◆ **Extracted text**:
----------
Taken from Deedle in 10 minutes, adapted to Analyze
import Analyze
import Analyze.Frame as Frame
import Analyze.Series as Series
import qualified Date.Time.Calendar -- from the 'time' package
We can create a series with any type that instantiates
the IsList
type class.
idxes = [ "A"
, "B"
, "C"
]
values = [10, 20, 30]
firstSeries = Series.new idxes values
Also, we can create a series from a list of tuples:
secondSeries = Series.ofObservations
[ ( "A", 10)
, ( "B", 20)
, ( "C", 30)
]
We can create a series of implicit (ordinal) keys by doing:
thirdSeries = Series.ofValues [ 10.0, 20.0, 30.0 ]
Now we can create a Frame using the first and the second Series, as they share the keys.
df1 = Frame.new ["first", "second"] [firstSeries, secondSeries]
A Frame has two type parameters: Frame rowKey columnKey
. We use
this to index. The types of the data itself are not specified, and
instead, we do so when getting the data from the Frame.
We can create a data frame with Int
indexes for rows or columns by:
df2 = Frame.ofColumns [ ("first", firstSeries), ("second", secondSeries) ]
df3 = Frames.ofRows [ ("first", firstSeries), ("second", secondSeries)]
Also, we can specify our indexes for rows and columns by specifying
(rowKey, columnKey, value)
:
df4 = Frame.ofValues
[ ("Monday", "John", 1.0)
----------
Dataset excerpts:
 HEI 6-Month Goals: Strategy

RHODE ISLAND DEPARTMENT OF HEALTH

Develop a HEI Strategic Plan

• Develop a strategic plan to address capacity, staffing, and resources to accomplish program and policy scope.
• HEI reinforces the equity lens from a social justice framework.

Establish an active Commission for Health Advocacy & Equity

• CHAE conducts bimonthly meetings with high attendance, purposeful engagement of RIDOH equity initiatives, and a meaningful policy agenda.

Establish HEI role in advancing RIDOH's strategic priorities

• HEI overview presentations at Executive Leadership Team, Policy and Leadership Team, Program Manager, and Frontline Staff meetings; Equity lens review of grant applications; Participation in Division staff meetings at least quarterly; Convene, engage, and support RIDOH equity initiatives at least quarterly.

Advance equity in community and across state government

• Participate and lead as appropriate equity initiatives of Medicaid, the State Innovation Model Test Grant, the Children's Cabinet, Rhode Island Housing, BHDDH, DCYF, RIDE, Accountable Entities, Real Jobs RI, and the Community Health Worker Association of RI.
----------
◆ **Your assignment**: Copy everything from "df1 = Frame.new" down to "from the Frame." in the Analyze tutorial, changing "type parameters" to "type arguments". Work only from the Analyze tutorial.

◆ **Problem solution**:
df1 = Frame.new ["first", "second"] [firstSeries, secondSeries]
A Frame has two type arguments: Frame rowKey columnKey
. We use
this to index. The types of the data itself are not specified, and
instead, we do so when getting the data from the Frame.